Increase In Pension Fund Investments Makes For Headwinds In Andean Market

Includes: AND, CNCO, GXG
by: Emerging Money

by Joseph Hogue CFA

The Central Bank of Peru announced last week that it will probably raise the limit on pension fund investments in foreign securities by the end of the year. Funds have approached the current limit of 30% on roughly $35 billion in assets as strong economic growth and regional integration increased assets.

The limit was increased four times in 2010 and the Central Bank was given authorization last year to increase the limit to 50%.

The story in itself is not so dramatic but follows on the heals of increased foreign investment limits on pension funds in Chile and Colombia over the last couple of years. Chile's pension fund is almost four times the size of Peru's with foreign investments of $49.1 billion on $134.9 billion.

The prime beneficiary of these increased pension investments could be the equity markets within the Andean region. The three countries integrated their markets with cross-trading through listed brokers last year to better compete against larger exchanges like Brazil and Mexico. The combined market capitalization has increased by 10.17% over the six months to June of this year to $660 billion. While trading volume has been disappointing since the integration, most expect the liberalization of pension investments to be a major factor for the exchange and listed shares.

Strong Names from the Region

Despite the recent weakness in commodity prices, the region continues to be a standout for economic growth and fiscal stability.
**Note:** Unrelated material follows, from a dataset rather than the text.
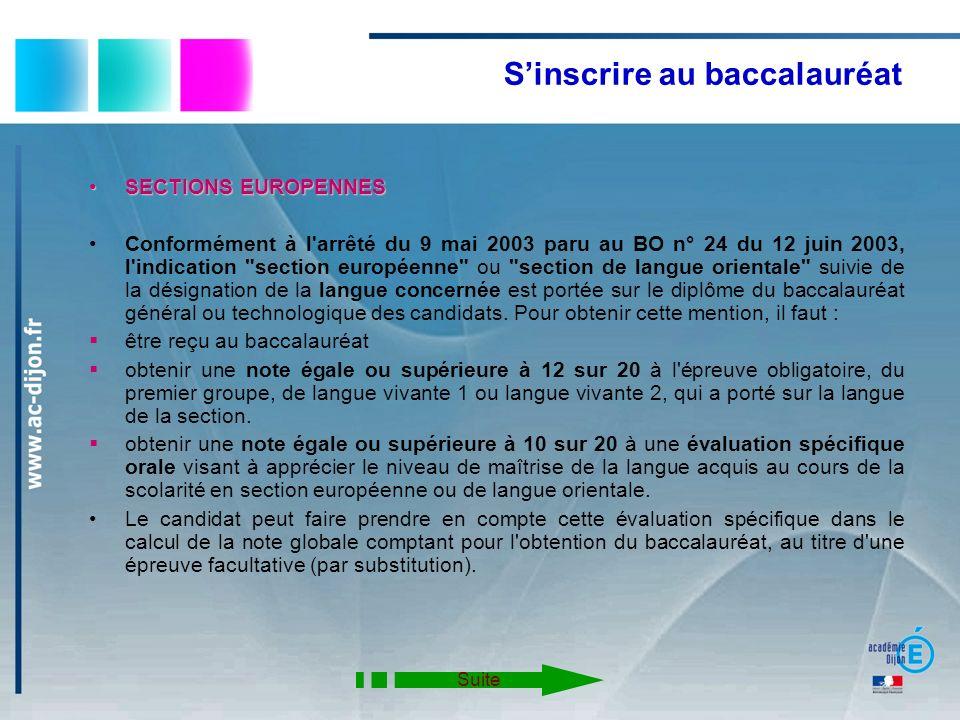 Sinscrire au baccalauréat SECTIONS EUROPENNESSECTIONS EUROPENNES Conformément à l'arrêté du 9 mai 2003 paru au BO n° 24 du 12 juin 2003, l'indication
Companies that will benefit from the rise of a new middle class and domestic consumption should perform well over the long-term.
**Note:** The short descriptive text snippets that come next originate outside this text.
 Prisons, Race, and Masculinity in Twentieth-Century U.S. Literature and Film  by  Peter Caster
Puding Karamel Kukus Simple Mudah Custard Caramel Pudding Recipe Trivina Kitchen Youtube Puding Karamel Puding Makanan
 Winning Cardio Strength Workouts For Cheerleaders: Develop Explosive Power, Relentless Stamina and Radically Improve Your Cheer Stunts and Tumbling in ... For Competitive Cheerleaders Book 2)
Cencosud (NYSE:CNCO), one of the region's largest retailers, began trading in New York this year but is down slightly from the issue at $16.25 per share. Still, the future is bright for the company with a diversified mix of supermarkets, home improvement, shopping centers and department stores in Argentina, Brazil, Colombia, Chile and Peru. Fiscal year revenues have grown over an annualized pace of 25% over the past two years and management is planning on an increase of at least 15% this year.

The Global X FTSE Andean 40 (NYSEARCA:AND) was launched February 2011 and invests in the forty most liquid stocks in the integrated market across Chile, Colombia and Peru. Sector exposure mimics the integrated exchange closely with: materials (26.4%), financials (24.3%), consumer goods (12.6%), utilities (12.4%), energy (12.0%), and industrials (10.2%).

While Colombian ADRs continue to be limited to a few names, the Global X FTSE Colombia 20 (NYSEARCA:GXG) continues to be a diversified bet on the general market. The fund trades for about 15 times trailing earnings and pays a 1.0% yield.